** Records provided follows **
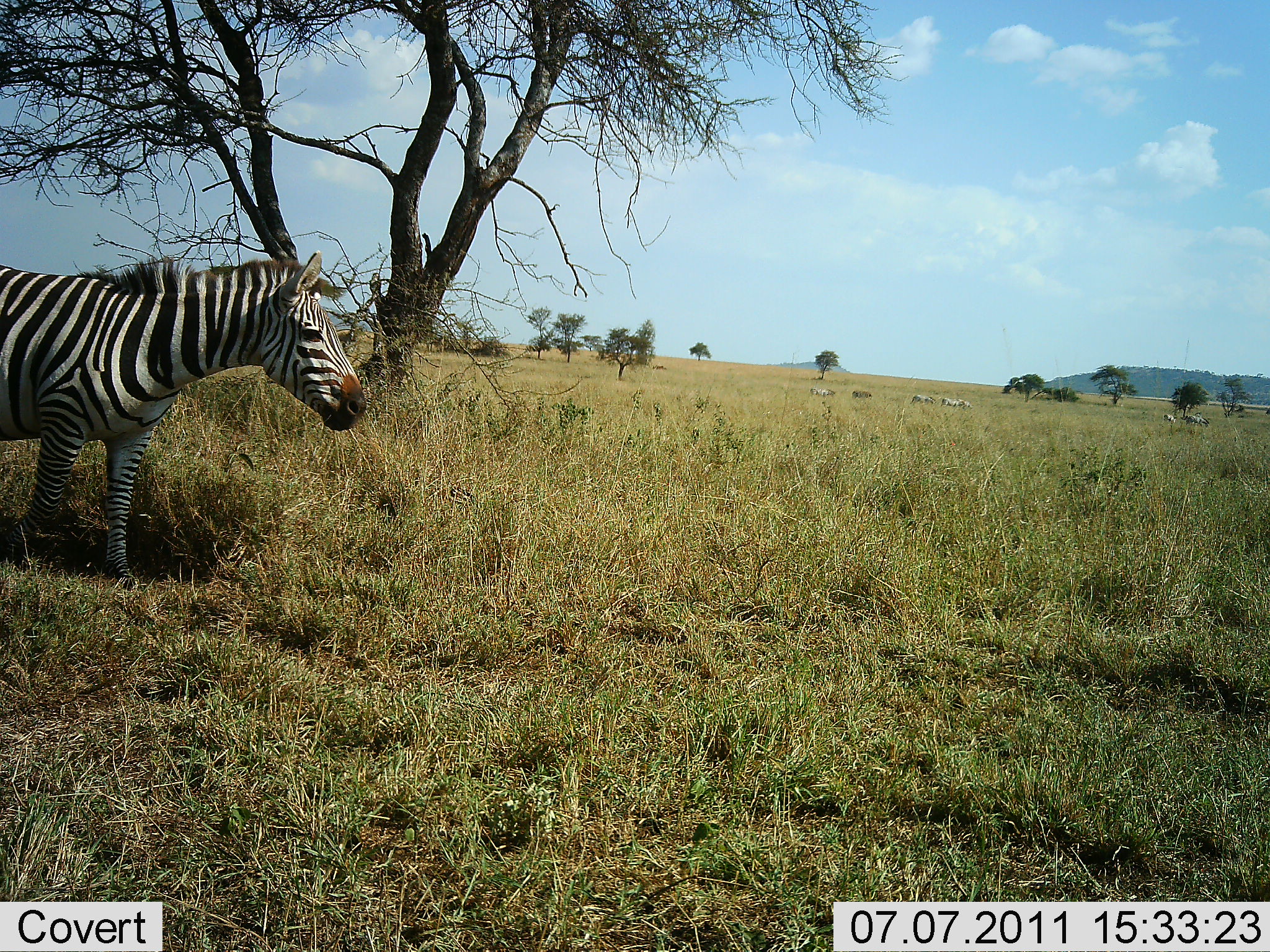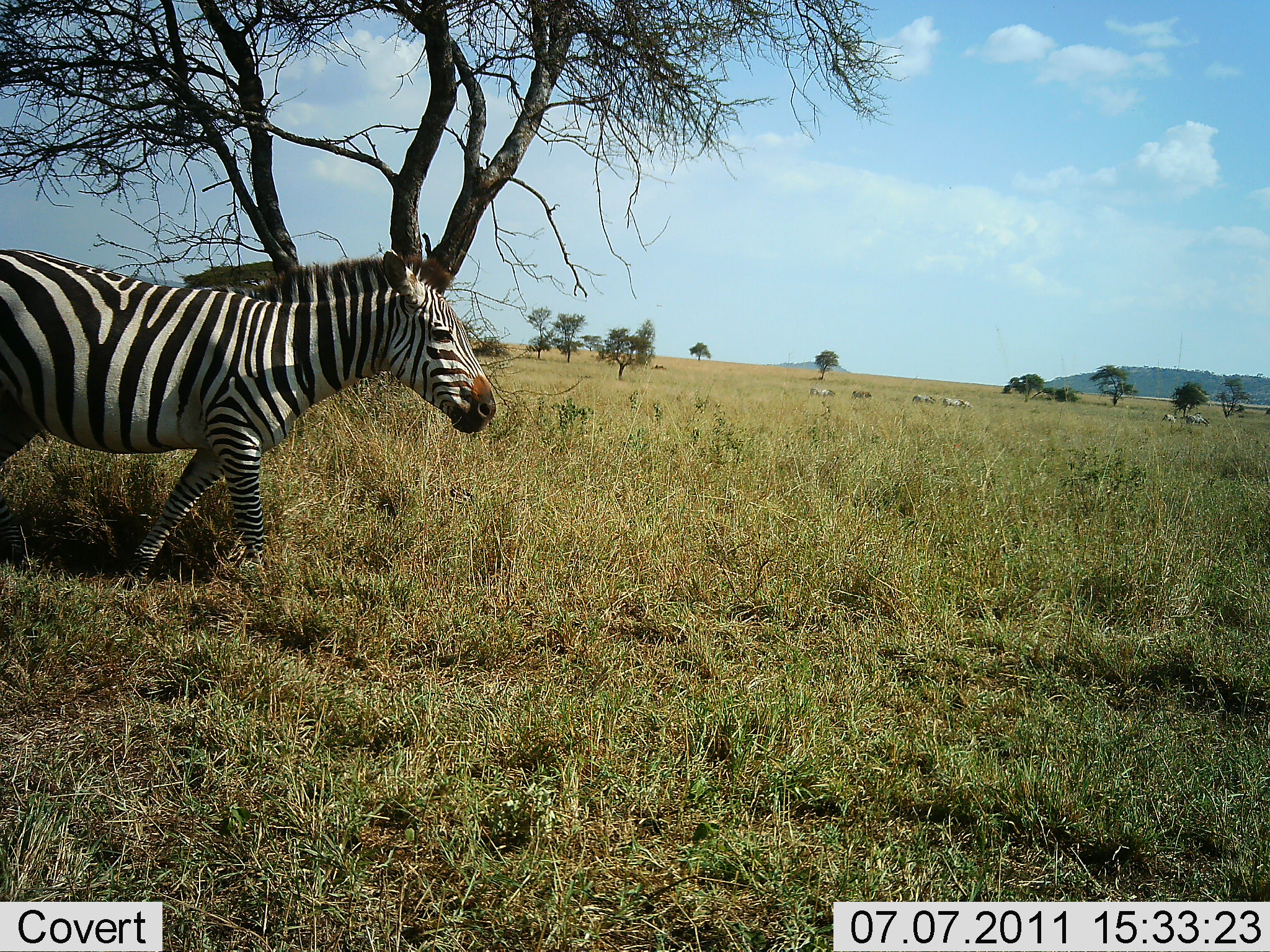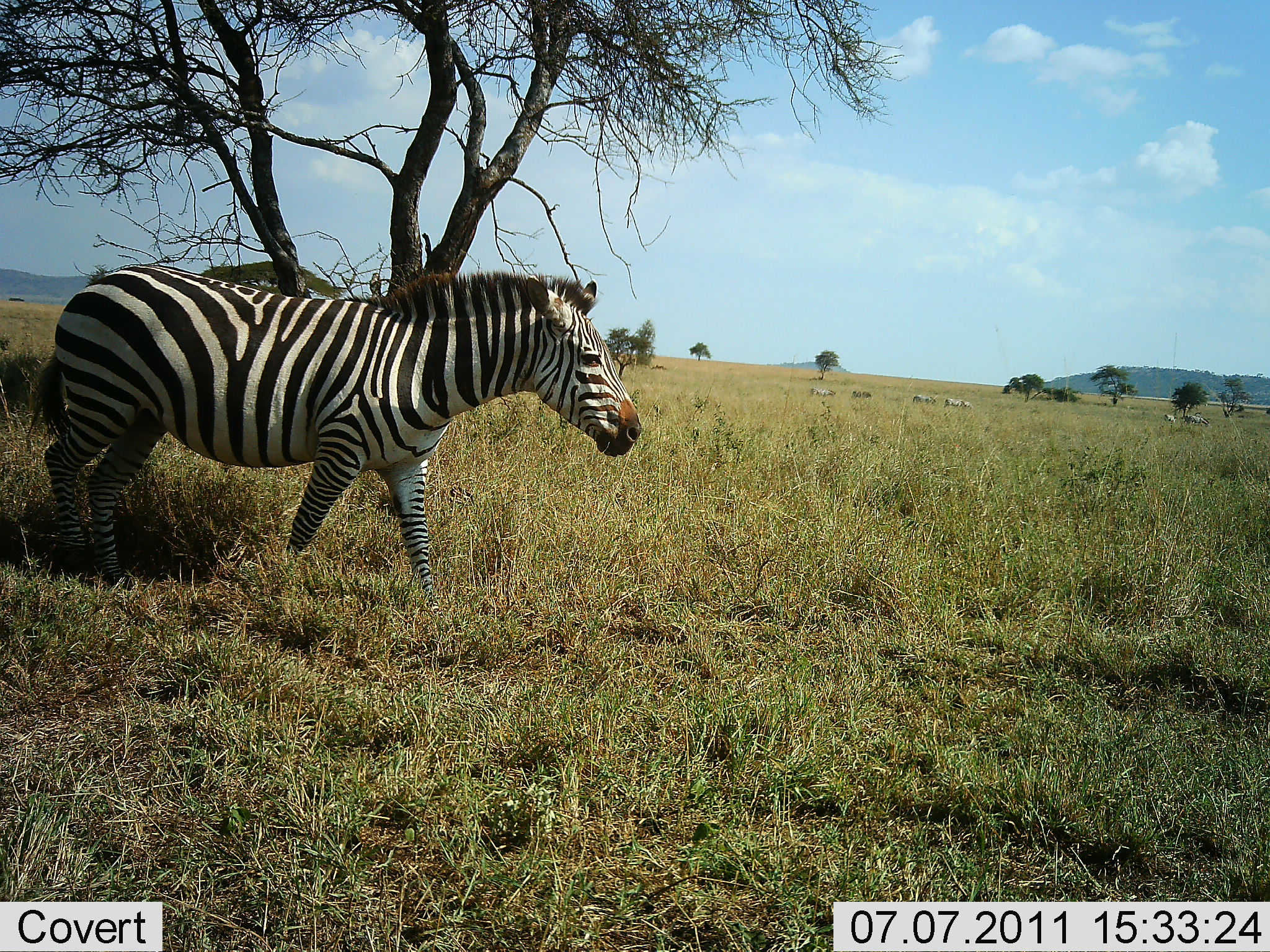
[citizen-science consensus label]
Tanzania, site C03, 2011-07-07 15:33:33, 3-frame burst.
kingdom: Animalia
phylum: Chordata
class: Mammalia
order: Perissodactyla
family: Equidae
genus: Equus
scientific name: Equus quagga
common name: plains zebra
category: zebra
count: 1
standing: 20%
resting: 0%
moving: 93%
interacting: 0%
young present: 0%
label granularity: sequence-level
** End of Records provided **
** Records provided follows **
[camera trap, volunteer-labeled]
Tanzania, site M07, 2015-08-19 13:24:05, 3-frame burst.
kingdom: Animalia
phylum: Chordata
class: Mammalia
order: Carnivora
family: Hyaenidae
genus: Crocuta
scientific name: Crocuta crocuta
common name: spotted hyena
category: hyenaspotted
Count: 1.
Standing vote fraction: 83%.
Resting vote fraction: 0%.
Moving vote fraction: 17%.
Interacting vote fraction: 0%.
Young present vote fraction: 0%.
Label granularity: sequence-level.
** End of Records provided **
**Problem statement**
The answer is the run of lines above from the line containing "category: hyenaspotted" through the line containing "Label granularity: sequence-level.", copied exactly and alone.

**Written answer**
category: hyenaspotted
Count: 1.
Standing vote fraction: 83%.
Resting vote fraction: 0%.
Moving vote fraction: 17%.
Interacting vote fraction: 0%.
Young present vote fraction: 0%.
Label granularity: sequence-level.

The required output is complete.